Center for Economic and Social Studies in Health, Hospital Infantil de México Federico Gómez, Mexico City, Mexico.
Subdirector Comprehensive Patient Attention, Hospital Infantil de México Federico Gómez, Mexico City, Mexico.
Front Public Health. 2023 Mar 9;11:1117680. doi: 10.3389/fpubh.2023.1117680. eCollection 2023.
An automated hand-hygiene monitoring system (AHHMS) was implemented in October 2019 at the (HIMFG), a tertiary pediatric referral hospital, in four of the hospital wards with the highest rates of Healthcare Associated Infections (HAIs). The clinical and economic impact of this system had not yet been assessed prior to this study. This study aimed to evaluate if the AHHMS is a cost-effective alternative in reducing HAIs in the HIMFG.
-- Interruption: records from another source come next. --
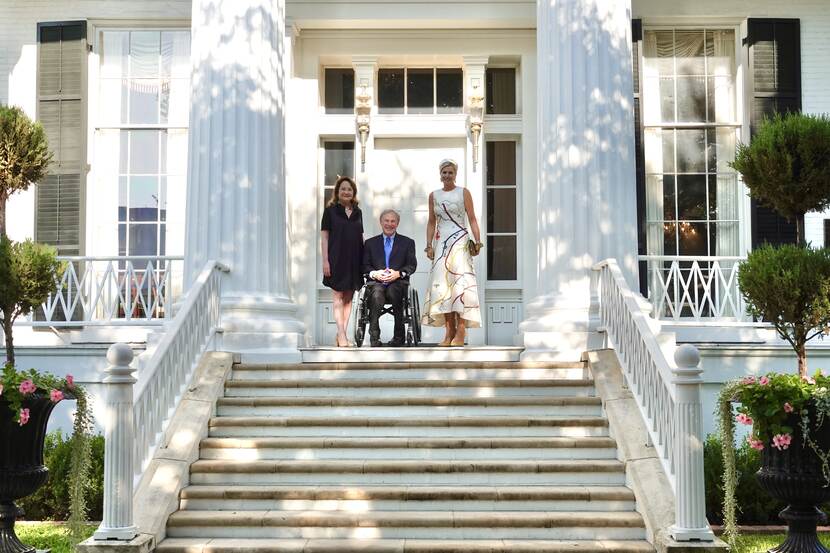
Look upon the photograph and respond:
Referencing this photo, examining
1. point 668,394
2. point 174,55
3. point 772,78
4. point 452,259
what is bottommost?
point 668,394

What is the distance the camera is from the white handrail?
733 cm

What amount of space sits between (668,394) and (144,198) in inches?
301

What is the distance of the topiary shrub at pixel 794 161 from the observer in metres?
8.12

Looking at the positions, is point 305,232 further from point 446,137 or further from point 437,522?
point 437,522

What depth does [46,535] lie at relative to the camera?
27.3ft

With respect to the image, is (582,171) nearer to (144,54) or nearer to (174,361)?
(174,361)

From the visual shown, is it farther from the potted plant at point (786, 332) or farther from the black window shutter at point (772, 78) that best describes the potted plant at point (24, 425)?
the black window shutter at point (772, 78)

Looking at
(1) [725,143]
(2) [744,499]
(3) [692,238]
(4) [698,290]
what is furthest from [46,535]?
(1) [725,143]

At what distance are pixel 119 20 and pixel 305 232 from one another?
3.47m

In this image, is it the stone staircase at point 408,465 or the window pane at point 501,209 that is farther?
the window pane at point 501,209

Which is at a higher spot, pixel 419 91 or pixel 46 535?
pixel 419 91

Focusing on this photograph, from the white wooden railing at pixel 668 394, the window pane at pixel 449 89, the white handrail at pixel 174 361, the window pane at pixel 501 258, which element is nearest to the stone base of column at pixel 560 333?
the white wooden railing at pixel 668 394

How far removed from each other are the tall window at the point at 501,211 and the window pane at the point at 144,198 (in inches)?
163

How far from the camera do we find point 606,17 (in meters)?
10.0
A full cost-effectiveness economic assessment was carried out for the hospital. The alternatives assessed were AHHMS implementation AHHMS non-implementation (historical tendency). The outcomes of interest were infection rate per 1,000 patient-days and cost savings as a result of prevented infections. Infection rate data per 1,000 patient-days (PD) were obtained from the hospital's Department of Epidemiology with respect to the AHHMS. As regards historical tendency, an infection-rate model was designed for the most recent 6-year period. Infection costs were obtained from a review of available literature on the subject, and the cost of the implemented AHHMS was provided by the hospital. The assessment period was 6 months. The incremental cost-effectiveness ratio was estimated. Costs are reported in US Dollars (2021). Univariate sensitivity and threshold analysis for different parameters was conducted.
The total estimated cost of the AHHMS alternative represented potential savings of $308,927-$546,795 US Dollars compared to non-implementation of the system (US$464,102 v. US$773,029-$1,010,898) for the period. AHHMS effectiveness was reflected in a diminished number of infections, 46-79 (-43.4-56.7%) compared to non-implementation (60 v. 106-139 infections).
The AHHMS was found to be a cost-saving alternative for the HIMFG given its cost-effectiveness and lower cost the alternate option. Accordingly, the recommendation was made of extending its use to other areas in the hospital.
2019 年 10 月,在一家三级儿科转诊医院的(HIMFG)的四个病房中实施了自动化手部卫生监测系统(AHHMS),这些病房的医院获得性感染(HAI)发生率最高。在此项研究之前,尚未评估该系统的临床和经济影响。本研究旨在评估 AHHMS 是否是降低 HIMFG 中 HAI 的一种具有成本效益的替代方案。
对医院进行了全面的成本效益经济评估。评估的替代方案为 AHHMS 的实施和 AHHMS 的不实施(历史趋势)。感兴趣的结果是每千名患者日的感染率和因预防感染而节省的成本。每千名患者日(PD)的感染率数据是从医院流行病学部门获得的,与 AHHMS 有关。至于历史趋势,为最近的 6 年设计了一个感染率模型。感染成本是从关于该主题的可用文献综述中获得的,实施的 AHHMS 的成本是由医院提供的。评估期为 6 个月。估计了增量成本效益比。成本以美元(2021 年)报告。对不同参数进行了单变量敏感性和阈值分析。
与不实施该系统相比,AHHMS 替代方案的总估计成本代表了潜在的节省,从 308927 美元到 546795 美元不等(464102 美元对 773029 美元至 1010898 美元),为期 6 个月。AHHMS 的效果反映在感染人数的减少上,与不实施相比,感染人数减少了 46-79 人(43.4%-56.7%)(60 人对 106-139 人感染)。
鉴于 AHHMS 的成本效益和较低的替代方案成本,它被认为是 HIMFG 的一种节省成本的替代方案。因此,建议将其在医院的其他区域使用。